Wilmington businesses experienced a bankruptcy boom in 2020, and they could once again

WILMINGTON – Although COVID-19 has caused widespread financial hardship for many businesses across the country and the world, it has conversely led to a deposit boom for Wilmington’s many law firms.
As the center of most American businesses, the city’s legal scene has long depended on a tripod of business services, bankruptcy, and intellectual property. Wilmington State Chancellery court and federal Bankruptcy court and the district court generally ranks among the busiest courthouses in the country, as high-profile business cases are heard.
However, few people probably expected the bankruptcy explosion that occurred last year.
Delaware Chapter 11 court business cases, or companies looking to restructure debt rather than sell assets, have grown from 613 in 2019 to 1,666 last year, by far the most of any court federal bankruptcies. It has also seen its share of so-called âmega cases,â or those involving at least $ 100 million or 1,000 creditors, hit a record 98 last year.
These dramatic increases in the number of cases also led to the highest weighted caseload for court judges at 2,912 last year – the national average was 618. To help shoulder that burden, two new judges Federal bankruptcy officials – J. Kate Stickles and Craig Goldblatt – were added to the bench in April, filling vacancies left in recent years.
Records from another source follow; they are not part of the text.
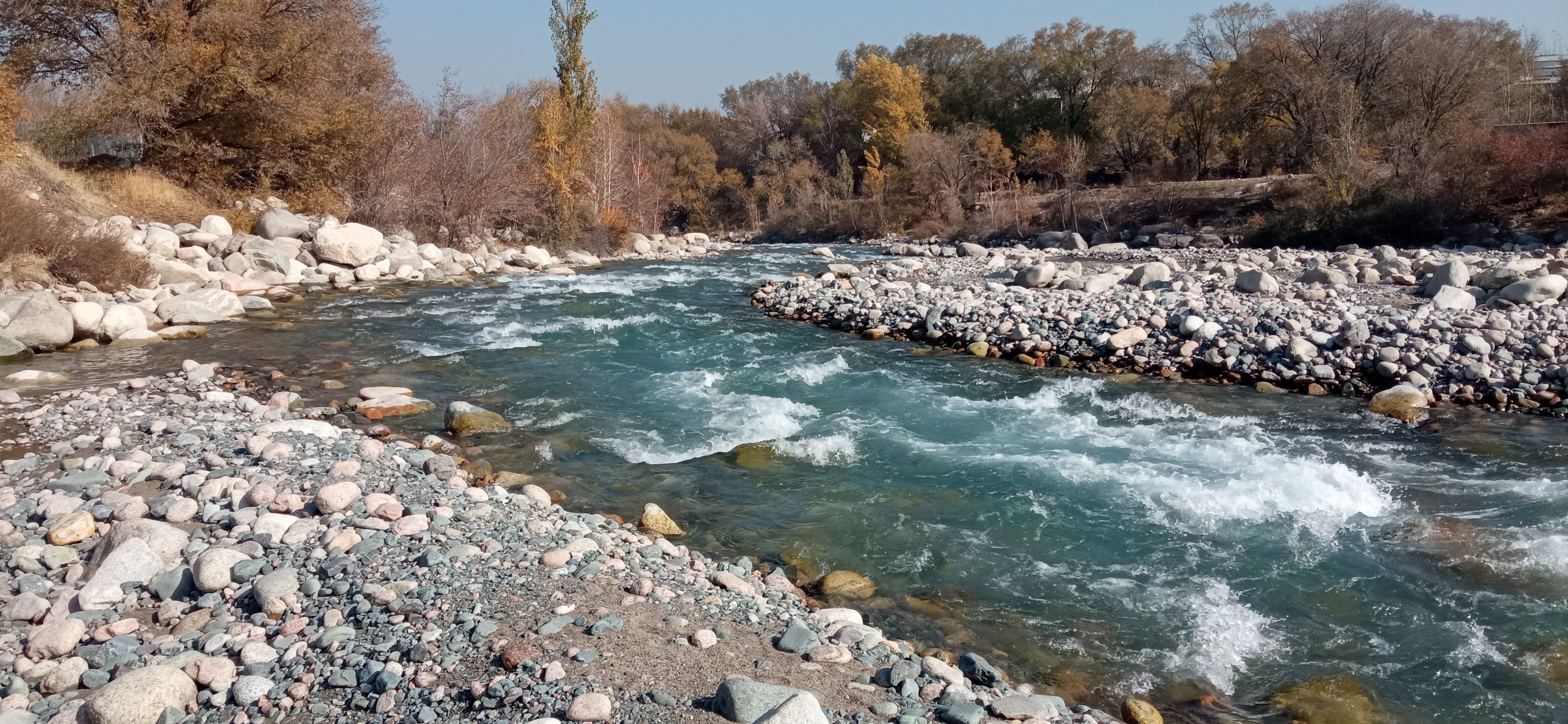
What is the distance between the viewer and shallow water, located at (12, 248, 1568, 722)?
4.45 metres

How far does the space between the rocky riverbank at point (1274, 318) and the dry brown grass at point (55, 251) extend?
10167mm

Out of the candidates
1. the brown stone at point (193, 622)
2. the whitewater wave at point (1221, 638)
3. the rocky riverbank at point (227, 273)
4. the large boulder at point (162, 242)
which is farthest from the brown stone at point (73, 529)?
the large boulder at point (162, 242)

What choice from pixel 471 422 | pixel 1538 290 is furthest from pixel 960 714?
pixel 1538 290

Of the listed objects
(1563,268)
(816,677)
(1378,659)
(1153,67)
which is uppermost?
(1153,67)

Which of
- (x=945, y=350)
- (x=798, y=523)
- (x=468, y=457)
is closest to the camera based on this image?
(x=798, y=523)

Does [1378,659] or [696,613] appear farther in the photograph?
[1378,659]

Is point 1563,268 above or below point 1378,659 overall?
above

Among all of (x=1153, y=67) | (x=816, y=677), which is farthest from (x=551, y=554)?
(x=1153, y=67)

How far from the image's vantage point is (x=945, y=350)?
11812 millimetres

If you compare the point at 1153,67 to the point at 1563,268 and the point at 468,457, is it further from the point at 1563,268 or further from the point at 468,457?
the point at 468,457

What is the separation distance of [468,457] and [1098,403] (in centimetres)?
622

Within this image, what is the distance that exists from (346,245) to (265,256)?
1761 mm

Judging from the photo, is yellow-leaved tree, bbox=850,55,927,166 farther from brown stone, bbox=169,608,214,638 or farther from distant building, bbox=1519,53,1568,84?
brown stone, bbox=169,608,214,638

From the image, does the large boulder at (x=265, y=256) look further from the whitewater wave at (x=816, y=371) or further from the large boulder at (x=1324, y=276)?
the large boulder at (x=1324, y=276)
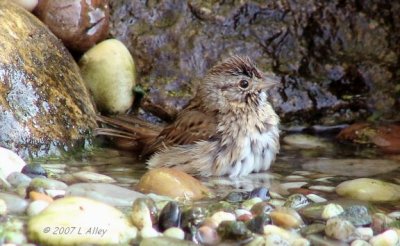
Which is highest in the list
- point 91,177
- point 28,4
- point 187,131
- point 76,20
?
point 28,4

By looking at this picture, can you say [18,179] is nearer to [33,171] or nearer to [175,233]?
[33,171]

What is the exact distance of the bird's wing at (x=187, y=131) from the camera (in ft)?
21.8

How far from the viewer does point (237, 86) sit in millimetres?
6844

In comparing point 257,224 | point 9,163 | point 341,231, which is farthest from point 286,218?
point 9,163

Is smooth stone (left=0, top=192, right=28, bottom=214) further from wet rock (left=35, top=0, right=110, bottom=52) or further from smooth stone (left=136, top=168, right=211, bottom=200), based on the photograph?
wet rock (left=35, top=0, right=110, bottom=52)

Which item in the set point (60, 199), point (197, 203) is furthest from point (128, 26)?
point (60, 199)

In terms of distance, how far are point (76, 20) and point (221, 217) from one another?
2.88 meters

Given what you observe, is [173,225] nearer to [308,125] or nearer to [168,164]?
[168,164]

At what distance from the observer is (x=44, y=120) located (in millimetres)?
6539

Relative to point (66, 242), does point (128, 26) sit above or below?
above

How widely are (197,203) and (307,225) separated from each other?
2.34 feet

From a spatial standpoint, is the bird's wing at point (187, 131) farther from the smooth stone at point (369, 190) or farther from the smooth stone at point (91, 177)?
the smooth stone at point (369, 190)

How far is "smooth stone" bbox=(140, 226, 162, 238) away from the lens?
15.7ft

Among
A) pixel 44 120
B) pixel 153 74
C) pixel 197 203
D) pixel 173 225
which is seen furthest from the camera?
pixel 153 74
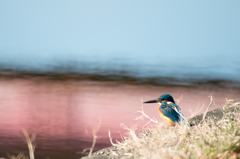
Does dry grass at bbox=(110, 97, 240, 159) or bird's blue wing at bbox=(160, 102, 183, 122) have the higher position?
bird's blue wing at bbox=(160, 102, 183, 122)

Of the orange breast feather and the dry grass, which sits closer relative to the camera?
the dry grass

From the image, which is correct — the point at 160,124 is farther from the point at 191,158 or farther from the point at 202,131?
the point at 191,158

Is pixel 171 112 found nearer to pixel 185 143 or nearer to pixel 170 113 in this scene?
→ pixel 170 113

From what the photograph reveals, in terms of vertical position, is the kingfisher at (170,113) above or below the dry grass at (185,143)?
above

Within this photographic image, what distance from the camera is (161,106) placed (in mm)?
4359

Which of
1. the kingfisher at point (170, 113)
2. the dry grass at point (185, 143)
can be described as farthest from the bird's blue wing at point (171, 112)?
the dry grass at point (185, 143)

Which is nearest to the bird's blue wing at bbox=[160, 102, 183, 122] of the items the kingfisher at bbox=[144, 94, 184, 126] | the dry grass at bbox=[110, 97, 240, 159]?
the kingfisher at bbox=[144, 94, 184, 126]

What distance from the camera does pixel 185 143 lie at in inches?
140

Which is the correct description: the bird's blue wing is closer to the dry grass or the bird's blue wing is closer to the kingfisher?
the kingfisher

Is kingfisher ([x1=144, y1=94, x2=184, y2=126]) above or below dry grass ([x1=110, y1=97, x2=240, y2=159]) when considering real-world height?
above

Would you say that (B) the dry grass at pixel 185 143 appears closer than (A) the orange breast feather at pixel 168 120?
Yes

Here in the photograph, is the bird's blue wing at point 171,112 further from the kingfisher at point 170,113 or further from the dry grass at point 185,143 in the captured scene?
the dry grass at point 185,143

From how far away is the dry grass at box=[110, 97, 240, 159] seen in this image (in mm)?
3082

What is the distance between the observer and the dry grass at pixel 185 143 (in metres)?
3.08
Filings slowed in the first half of 2021, with 381 business chapters 11 filed in Delaware, but it still ranks second in the country behind the rapidly growing South District Texas court.
Warren Martin Jr., co-chair of the bankruptcy and financial restructuring practice of Porzio, Bromberg & Newman which opened an office in Wilmington last summer amid the increase in the number of cases, said he believed Another flurry of cases could arise in a somewhat counterintuitive fashion as the economy recovers.
âYou don’t want to file for bankruptcy when you slide into the abyss because to get out of bankruptcy you want to have a plan to pay your creditors. If things get worse, now is not the right time to try to convince the court and the creditors, âhe said, noting that the pandemic had likely covered many risky companies last year to restructure their businesses. debt.
Martin said his company is currently seeing bankruptcy cases filed for healthcare entities, mining and metallurgical companies, and traditional retailers, among other industries. Porzio plans to hire more lawyers in Wilmington to help with a growing workload, he added.